German Chancellor Olaf Scholz was yesterday scheduled to hold confidential talks in Washington with US President Joe Biden about the war in Ukraine amid growing concerns that China might provide weapons to Russia as its invasion grinds into a second year.
Biden and Scholz are to meet for an hour at the White House, including a significant “one-on-one component,” giving the two men a chance to “exchange notes” on their respective recent meetings with Ukrainian President Volodymyr Zelenskiy and the state of the war, a senior US official said.
“Both of the leaders wanted this to be a working-level meeting, wanted it to be very much a get down into the weeds, focused on the issues of Ukraine,” the official said.
A major topic is to be the push to deliver fresh Western support to Ukrainian forces, which are bracing for new Russian offensive in the coming weeks, officials said.
Washington is due to announce a new US$400 million military aid package for Kyiv on the day of Scholz’s visit, they said.
Scholz arrives as the US is consulting with allies about the possibility of imposing sanctions on China if it provides military support to Russia for its war in Ukraine, according to four US officials and other sources.
Neither Washington nor Berlin said they have seen evidence of Beijing providing weapons to Moscow, but US officials have said they are monitoring the situation closely.
Germany has taken a much less hawkish stance on China, its top trading partner. It has suggested that China could play a role in bringing about peace.
US officials welcomed Scholz’s speech to the German Bundestag on Thursday, in which he urged China not to provide arms to Moscow and asked Beijing to pressure Russia to pull back its forces.
“US policymakers have a chronic concern that industrial European powerhouses like Germany will allow their commercial interests in China to temper their willingness to take tough positions on security and geopolitical issues,” said Daniel Russel, who served as assistant secretary of state for East Asian and Pacific affairs under former US president Barack Obama and is now with the Asia Society.
“The Biden administration will use the Scholz visit to try to shift Germany’s balance in the direction of stronger pushback,” he said.
The White House last month said that Scholz’s visit would be an opportunity to “reaffirm the deep bonds of friendship between the United States and our NATO ally Germany.”
Last month, a vast delegation of US officials including US Vice President Kamala Harris and US Secretary of State Antony Blinken attended an annual security gathering in Munich, with many praising Germany for overhauling its foreign policy to support Ukraine.
Yesterday’s meeting “is not a sign of crisis.
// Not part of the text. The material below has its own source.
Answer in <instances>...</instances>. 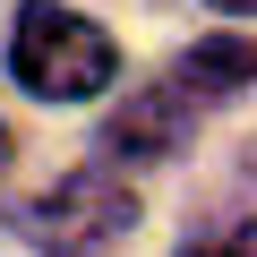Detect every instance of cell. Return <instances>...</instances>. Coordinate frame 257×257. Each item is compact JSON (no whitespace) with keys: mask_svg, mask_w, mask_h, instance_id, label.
Returning a JSON list of instances; mask_svg holds the SVG:
<instances>
[{"mask_svg":"<svg viewBox=\"0 0 257 257\" xmlns=\"http://www.w3.org/2000/svg\"><path fill=\"white\" fill-rule=\"evenodd\" d=\"M9 77L43 103H86L120 77V43L77 18V9H52V0H26L18 26H9Z\"/></svg>","mask_w":257,"mask_h":257,"instance_id":"6da1fadb","label":"cell"},{"mask_svg":"<svg viewBox=\"0 0 257 257\" xmlns=\"http://www.w3.org/2000/svg\"><path fill=\"white\" fill-rule=\"evenodd\" d=\"M138 223V197H128L111 172H69L60 189H43L35 206H18V231L43 248V257H94L111 240H128Z\"/></svg>","mask_w":257,"mask_h":257,"instance_id":"7a4b0ae2","label":"cell"},{"mask_svg":"<svg viewBox=\"0 0 257 257\" xmlns=\"http://www.w3.org/2000/svg\"><path fill=\"white\" fill-rule=\"evenodd\" d=\"M189 94L163 77V86H146V94H128L111 120H103V155H128V163H146V155H172L180 146V128H189Z\"/></svg>","mask_w":257,"mask_h":257,"instance_id":"3957f363","label":"cell"},{"mask_svg":"<svg viewBox=\"0 0 257 257\" xmlns=\"http://www.w3.org/2000/svg\"><path fill=\"white\" fill-rule=\"evenodd\" d=\"M172 86L189 103H223L240 86H257V35H214V43H189L172 60Z\"/></svg>","mask_w":257,"mask_h":257,"instance_id":"277c9868","label":"cell"},{"mask_svg":"<svg viewBox=\"0 0 257 257\" xmlns=\"http://www.w3.org/2000/svg\"><path fill=\"white\" fill-rule=\"evenodd\" d=\"M180 257H240L231 240H197V248H180Z\"/></svg>","mask_w":257,"mask_h":257,"instance_id":"5b68a950","label":"cell"},{"mask_svg":"<svg viewBox=\"0 0 257 257\" xmlns=\"http://www.w3.org/2000/svg\"><path fill=\"white\" fill-rule=\"evenodd\" d=\"M206 9H223V18H257V0H206Z\"/></svg>","mask_w":257,"mask_h":257,"instance_id":"8992f818","label":"cell"},{"mask_svg":"<svg viewBox=\"0 0 257 257\" xmlns=\"http://www.w3.org/2000/svg\"><path fill=\"white\" fill-rule=\"evenodd\" d=\"M0 163H9V120H0Z\"/></svg>","mask_w":257,"mask_h":257,"instance_id":"52a82bcc","label":"cell"}]
</instances>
It is an opportunity to deepen the personal relationship between both leaders,” German Marshall Fund Berlin bureau director Sudha David-Wilp said.
US officials said that Scholz would likely raise concerns about US subsidies for green technologies under the Inflation Reduction Act, which Germany has said could put its companies at a disadvantage.
Critics said the measure is a slap in the face to Europe from its biggest ally at a time when Europe is struggling with sharply higher energy prices due to the Ukraine war.
A US-EU task force is meeting on the issue, but Washington has said it cannot change the law, and said the tax credits could benefit European firms by driving down costs for clean energy globally.